> _Information shown_:
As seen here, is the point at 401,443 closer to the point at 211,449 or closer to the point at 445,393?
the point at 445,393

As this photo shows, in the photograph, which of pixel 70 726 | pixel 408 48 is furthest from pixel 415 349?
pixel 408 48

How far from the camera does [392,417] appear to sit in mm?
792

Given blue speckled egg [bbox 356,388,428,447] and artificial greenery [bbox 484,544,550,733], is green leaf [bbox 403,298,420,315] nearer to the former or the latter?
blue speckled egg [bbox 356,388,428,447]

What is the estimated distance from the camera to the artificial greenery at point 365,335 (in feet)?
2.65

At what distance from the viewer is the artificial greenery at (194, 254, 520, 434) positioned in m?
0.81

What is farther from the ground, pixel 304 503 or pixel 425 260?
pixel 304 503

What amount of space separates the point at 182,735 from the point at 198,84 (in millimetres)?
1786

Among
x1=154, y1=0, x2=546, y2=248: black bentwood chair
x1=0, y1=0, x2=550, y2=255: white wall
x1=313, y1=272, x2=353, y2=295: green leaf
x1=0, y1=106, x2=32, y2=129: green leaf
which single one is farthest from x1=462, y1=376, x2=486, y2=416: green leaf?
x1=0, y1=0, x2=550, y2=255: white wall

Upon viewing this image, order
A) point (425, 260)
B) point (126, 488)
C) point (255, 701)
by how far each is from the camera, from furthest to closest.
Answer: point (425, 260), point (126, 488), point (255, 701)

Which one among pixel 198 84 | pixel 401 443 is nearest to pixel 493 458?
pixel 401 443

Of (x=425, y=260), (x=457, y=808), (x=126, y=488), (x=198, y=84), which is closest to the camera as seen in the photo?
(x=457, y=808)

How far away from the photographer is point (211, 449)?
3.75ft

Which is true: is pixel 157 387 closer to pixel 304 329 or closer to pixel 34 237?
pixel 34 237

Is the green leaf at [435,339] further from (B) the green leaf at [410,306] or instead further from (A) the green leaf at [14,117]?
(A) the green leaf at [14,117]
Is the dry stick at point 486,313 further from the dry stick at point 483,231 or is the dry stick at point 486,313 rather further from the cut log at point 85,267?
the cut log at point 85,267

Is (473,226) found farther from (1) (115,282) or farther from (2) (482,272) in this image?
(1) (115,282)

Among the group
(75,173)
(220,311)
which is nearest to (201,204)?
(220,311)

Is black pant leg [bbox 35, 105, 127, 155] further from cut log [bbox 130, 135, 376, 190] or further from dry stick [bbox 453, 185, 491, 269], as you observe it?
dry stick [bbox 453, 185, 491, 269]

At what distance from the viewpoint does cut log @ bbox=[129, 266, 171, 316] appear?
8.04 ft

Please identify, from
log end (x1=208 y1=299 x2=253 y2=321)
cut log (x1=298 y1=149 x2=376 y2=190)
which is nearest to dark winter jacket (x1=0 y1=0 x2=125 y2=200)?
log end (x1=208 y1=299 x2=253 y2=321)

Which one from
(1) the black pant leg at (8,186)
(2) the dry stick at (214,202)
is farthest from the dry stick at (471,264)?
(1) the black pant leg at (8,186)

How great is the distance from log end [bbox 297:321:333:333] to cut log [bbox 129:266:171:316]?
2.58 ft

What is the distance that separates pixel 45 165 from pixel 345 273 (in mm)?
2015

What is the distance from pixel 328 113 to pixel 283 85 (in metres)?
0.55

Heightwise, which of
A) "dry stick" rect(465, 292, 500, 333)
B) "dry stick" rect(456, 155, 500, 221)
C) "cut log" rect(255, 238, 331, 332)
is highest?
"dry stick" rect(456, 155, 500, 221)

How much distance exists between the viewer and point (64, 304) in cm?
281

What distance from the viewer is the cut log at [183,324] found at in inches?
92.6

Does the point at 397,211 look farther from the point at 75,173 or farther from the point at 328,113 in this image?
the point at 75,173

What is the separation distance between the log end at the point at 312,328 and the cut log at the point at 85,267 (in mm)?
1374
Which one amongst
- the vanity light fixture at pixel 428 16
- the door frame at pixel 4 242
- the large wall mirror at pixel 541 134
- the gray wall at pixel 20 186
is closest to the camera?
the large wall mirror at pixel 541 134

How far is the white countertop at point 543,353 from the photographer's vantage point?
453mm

> _Problem to solve_: Extract the lines from the one holding "What is the separation" through the end of the entries, inclusive, and reproduce them without any change.

> _Completed task_:
What is the separation distance between the log end at the point at 312,328 and the cut log at the point at 85,267 (in mm)?
1374
Which one amongst
- the vanity light fixture at pixel 428 16
- the door frame at pixel 4 242
- the large wall mirror at pixel 541 134
- the gray wall at pixel 20 186
is closest to the camera?
the large wall mirror at pixel 541 134

How far is the white countertop at point 543,353 from the photographer's vantage point?
453mm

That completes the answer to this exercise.